## TESTO ESTRATTO
★ ★ ★ ★
L’inizio di Takeoff tratteggia immediatamente le coordinate espressive di un lavoro che non vuole avere forme troppo definite: un crescendo ipnotico ed isterico, che in ognuno dei dieci minuti che lo costituiscono, irretisce l’ascoltatore in una selva oscura che pare disegnata da Michael Gira.

Una atmosfera narcolettica, increspata da inquieti fremiti ritmici, fa da sfondo all’incubo erotico di We R You, nella quale riecheggiano le intuizioni dei Portishead di “Third”.

Il furore matematico che divampò nei primi Ulan Bator, riemerge furibondo in Ah Ham, incrociandosi – ancora una volta – con gli esiti cicatriziali della veemenza improvvisativa dei King Crimson era ’73-’74. Partorita da una medesima indole, ma più orientata verso la coniugazione delle deflagranti istanze dei Sonic Youth e le destabilizzanti geometrie dei Can, la lancinante cavalcata di Bugurach, che si caratterizza come uno dei momenti cruciali di “En France / En Transe”.

Accostabili alle esigenze disturbanti e conturbanti degli Swans, sia la molestia sottocutanea di Colère, sia la smaniosa intemperanza di Song For The Deaf.

Fakir risplende sotto lo stesso sole rabbioso dei Fugazi e dei June Of 44, dimostrando che per gli Ulan Bator l’impeto è ben lungi dall’essere minimamente affievolito.
★ ★ ★ ★
## Voci di dati archiviate
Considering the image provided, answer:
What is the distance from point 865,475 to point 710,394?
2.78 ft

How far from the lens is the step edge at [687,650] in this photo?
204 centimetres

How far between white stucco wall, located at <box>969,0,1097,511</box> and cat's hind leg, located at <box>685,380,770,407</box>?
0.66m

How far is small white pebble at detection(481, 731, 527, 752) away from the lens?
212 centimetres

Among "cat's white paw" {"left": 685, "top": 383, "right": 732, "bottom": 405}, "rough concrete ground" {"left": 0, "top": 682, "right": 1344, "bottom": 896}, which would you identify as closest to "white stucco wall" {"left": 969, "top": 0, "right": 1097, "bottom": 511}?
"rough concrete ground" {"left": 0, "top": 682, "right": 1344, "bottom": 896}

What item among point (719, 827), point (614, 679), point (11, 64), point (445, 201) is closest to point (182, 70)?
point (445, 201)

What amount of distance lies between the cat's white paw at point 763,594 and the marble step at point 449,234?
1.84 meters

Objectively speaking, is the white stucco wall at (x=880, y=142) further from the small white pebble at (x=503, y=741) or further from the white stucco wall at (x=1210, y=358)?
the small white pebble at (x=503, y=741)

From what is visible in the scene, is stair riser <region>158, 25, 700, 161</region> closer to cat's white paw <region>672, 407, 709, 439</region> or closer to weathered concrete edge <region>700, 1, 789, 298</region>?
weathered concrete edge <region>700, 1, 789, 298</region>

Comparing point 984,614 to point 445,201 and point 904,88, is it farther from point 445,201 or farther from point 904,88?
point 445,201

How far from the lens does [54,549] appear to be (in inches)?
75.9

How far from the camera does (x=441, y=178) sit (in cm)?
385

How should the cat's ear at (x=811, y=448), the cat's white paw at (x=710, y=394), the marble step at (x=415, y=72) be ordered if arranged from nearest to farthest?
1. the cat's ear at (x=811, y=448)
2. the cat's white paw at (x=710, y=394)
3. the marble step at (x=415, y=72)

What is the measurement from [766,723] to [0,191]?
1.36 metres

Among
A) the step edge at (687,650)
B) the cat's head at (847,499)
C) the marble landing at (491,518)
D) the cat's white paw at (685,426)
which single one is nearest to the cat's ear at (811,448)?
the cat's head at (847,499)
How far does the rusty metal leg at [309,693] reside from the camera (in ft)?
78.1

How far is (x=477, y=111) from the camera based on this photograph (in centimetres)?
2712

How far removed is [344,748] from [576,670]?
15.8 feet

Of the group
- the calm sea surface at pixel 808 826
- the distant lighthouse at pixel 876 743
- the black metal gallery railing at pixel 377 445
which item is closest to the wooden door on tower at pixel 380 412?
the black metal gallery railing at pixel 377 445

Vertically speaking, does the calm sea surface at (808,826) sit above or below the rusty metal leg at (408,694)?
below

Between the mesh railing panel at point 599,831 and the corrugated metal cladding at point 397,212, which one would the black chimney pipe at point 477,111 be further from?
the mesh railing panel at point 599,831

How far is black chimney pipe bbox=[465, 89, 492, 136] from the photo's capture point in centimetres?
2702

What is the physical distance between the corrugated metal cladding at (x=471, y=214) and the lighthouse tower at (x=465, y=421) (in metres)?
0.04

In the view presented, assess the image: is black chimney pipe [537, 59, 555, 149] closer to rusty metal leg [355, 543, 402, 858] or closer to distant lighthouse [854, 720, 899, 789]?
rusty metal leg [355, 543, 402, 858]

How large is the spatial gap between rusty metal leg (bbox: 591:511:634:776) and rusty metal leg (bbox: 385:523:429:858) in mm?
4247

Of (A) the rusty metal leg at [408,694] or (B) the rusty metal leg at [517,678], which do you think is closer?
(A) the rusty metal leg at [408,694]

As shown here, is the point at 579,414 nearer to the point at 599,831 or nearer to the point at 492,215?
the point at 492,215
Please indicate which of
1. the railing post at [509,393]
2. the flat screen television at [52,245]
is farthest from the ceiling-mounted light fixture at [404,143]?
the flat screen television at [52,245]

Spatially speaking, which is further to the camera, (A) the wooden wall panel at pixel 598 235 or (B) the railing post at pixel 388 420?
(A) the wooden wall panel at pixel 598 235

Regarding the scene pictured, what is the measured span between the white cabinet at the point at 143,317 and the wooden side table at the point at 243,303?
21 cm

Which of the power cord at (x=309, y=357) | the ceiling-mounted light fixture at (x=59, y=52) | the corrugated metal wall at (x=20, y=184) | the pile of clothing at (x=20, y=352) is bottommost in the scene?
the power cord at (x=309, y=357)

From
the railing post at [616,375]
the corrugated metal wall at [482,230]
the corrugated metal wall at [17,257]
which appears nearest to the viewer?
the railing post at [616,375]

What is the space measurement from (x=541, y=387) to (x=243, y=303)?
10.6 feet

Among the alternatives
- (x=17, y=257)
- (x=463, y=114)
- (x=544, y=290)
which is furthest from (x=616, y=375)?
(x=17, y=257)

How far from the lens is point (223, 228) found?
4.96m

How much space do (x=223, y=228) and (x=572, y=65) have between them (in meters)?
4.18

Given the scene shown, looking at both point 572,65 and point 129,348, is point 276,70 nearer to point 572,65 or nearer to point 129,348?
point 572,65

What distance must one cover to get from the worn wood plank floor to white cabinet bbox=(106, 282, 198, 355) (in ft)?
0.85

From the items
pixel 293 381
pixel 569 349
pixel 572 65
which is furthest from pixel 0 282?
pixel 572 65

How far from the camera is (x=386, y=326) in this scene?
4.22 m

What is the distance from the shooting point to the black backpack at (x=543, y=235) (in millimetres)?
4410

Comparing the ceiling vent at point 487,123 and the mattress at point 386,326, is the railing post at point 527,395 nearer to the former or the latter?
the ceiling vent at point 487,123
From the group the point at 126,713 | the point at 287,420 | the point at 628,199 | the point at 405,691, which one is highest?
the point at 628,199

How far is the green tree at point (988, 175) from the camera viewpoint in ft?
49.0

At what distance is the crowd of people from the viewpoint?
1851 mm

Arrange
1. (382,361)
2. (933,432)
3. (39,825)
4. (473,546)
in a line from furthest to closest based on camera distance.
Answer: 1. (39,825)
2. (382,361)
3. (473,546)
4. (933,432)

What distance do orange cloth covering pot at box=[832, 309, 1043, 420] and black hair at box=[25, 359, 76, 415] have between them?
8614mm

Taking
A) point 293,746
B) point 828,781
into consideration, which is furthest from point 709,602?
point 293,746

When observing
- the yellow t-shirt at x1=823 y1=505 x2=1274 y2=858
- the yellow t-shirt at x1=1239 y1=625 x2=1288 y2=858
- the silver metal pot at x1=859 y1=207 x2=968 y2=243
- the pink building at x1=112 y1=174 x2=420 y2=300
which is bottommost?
★ ★ ★ ★
## COMPITI DA SVOLGERE
a - Rispondi in base alla recensione di “En France / En Transe”:
(i) Quanti minuti dura Takeoff?
(ii) A quale album dei Portishead rimandano le intuizioni che riecheggiano in We R You?
(iii) Sotto lo stesso sole di quali gruppi risplende Fakir?
b - Prosegui la recensione di “En France / En Transe” dopo la sua ultima frase.

## LE RISPOSTE
a -
(i) Dieci minuti.
(ii) “Third”.
(iii) Dei Fugazi e dei June Of 44.

b -
La title-track chiude l’album con la voce di Nathalie Forget intenta a tratteggiare una ninna-nanna noise compenetrata ad un contesto sonoro sussultorio, che delinea l’unica forma di “pace” possibile per gli Ulan Bator.

En France / En Transe” è un laboratorio di suoni in divenire, una fucina di visioni estratte dalla carne viva. E’ un disco che sembra nascere da una vitalità degna di un live (anche piuttosto “selvaggio”): nulla risulta artefatto, attenuato, distolto dalla sua ostica natura, ricondotto alle buone maniere, alla consuetudine, alle tendenze, alle necessità formali della produzione. Anche a scapito di apparire appunto una sorta di “live album” poco compatibile alle pratiche compromissorie del lavoro in studio, inteso come luogo nel quale l’irruenza dovrebbe strutturarsi per apparire organica o il più possibile finita, definita, definitiva. “En France / En Transe” se ne sbatte di tutto ciò e ci restituisce una band che si spoglia anche dei pochi orpelli dei quali si è arricchita nel corso dei suoi vent’anni di ruggente esistenza, per riconsegnarsi ai suoi estimatori nella sua più pura essenza. La progressione prosegue.

 

(Il disco, finanziato attraverso il crowdfunding, è per ora disponibile solo attraverso il sito ufficiale degli Ulan Bator)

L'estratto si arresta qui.